= STATED TASK =
All of the records below must be output exactly, with no pictures carried over.

++++++

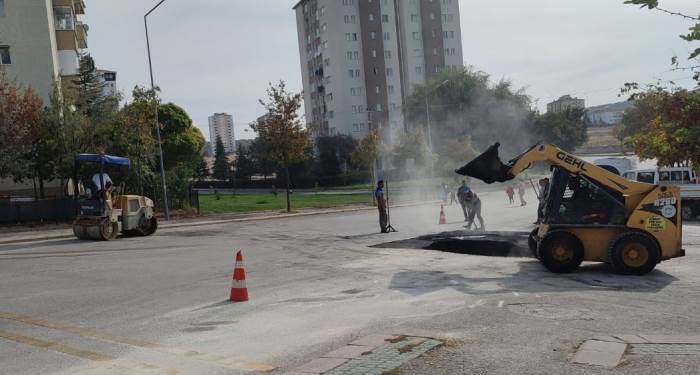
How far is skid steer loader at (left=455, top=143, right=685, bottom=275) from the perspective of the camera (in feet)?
35.9

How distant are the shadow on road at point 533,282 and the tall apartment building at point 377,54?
7522 centimetres

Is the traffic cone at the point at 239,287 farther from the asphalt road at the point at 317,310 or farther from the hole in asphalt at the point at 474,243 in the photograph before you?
the hole in asphalt at the point at 474,243

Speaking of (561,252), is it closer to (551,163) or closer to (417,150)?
(551,163)

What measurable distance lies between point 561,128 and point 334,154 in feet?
91.2

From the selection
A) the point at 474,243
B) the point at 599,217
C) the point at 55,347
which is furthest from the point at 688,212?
the point at 55,347

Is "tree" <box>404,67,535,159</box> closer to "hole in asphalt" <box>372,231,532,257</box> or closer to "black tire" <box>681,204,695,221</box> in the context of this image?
"black tire" <box>681,204,695,221</box>

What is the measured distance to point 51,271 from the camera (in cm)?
1290

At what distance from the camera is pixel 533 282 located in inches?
407

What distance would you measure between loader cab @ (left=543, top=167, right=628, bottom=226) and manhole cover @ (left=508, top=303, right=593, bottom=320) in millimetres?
3509

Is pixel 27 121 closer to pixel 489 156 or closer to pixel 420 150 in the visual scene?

++++++

= ANSWER FOR THIS EXERCISE =
How far is skid steer loader at (left=455, top=143, right=685, bottom=275) from the perspective of the camera (in feet)?
35.9

How distant are the shadow on road at point 533,282 and the tall apartment building at point 377,54?
7522 centimetres

Is the traffic cone at the point at 239,287 farther from the asphalt road at the point at 317,310 or farther from the hole in asphalt at the point at 474,243 in the photograph before you?
the hole in asphalt at the point at 474,243

Speaking of (561,252), is it closer to (551,163) or closer to (417,150)?
(551,163)

What measurable distance lies between point 561,128 and point 334,154 in feet?
91.2

From the selection
A) the point at 474,243
B) the point at 599,217
C) the point at 55,347
which is furthest from the point at 688,212?
the point at 55,347

Is "tree" <box>404,67,535,159</box> closer to "hole in asphalt" <box>372,231,532,257</box> or closer to "black tire" <box>681,204,695,221</box> in the context of this image?
"black tire" <box>681,204,695,221</box>

What is the measured distance to point 51,271 from the camera (in cm)?
1290

At what distance from the camera is pixel 533 282 located in inches?
407

What distance would you measure between loader cab @ (left=543, top=167, right=628, bottom=226) and manhole cover @ (left=508, top=303, right=593, bottom=320) in millimetres?
3509

Is pixel 27 121 closer to pixel 489 156 or closer to pixel 420 150 in the visual scene?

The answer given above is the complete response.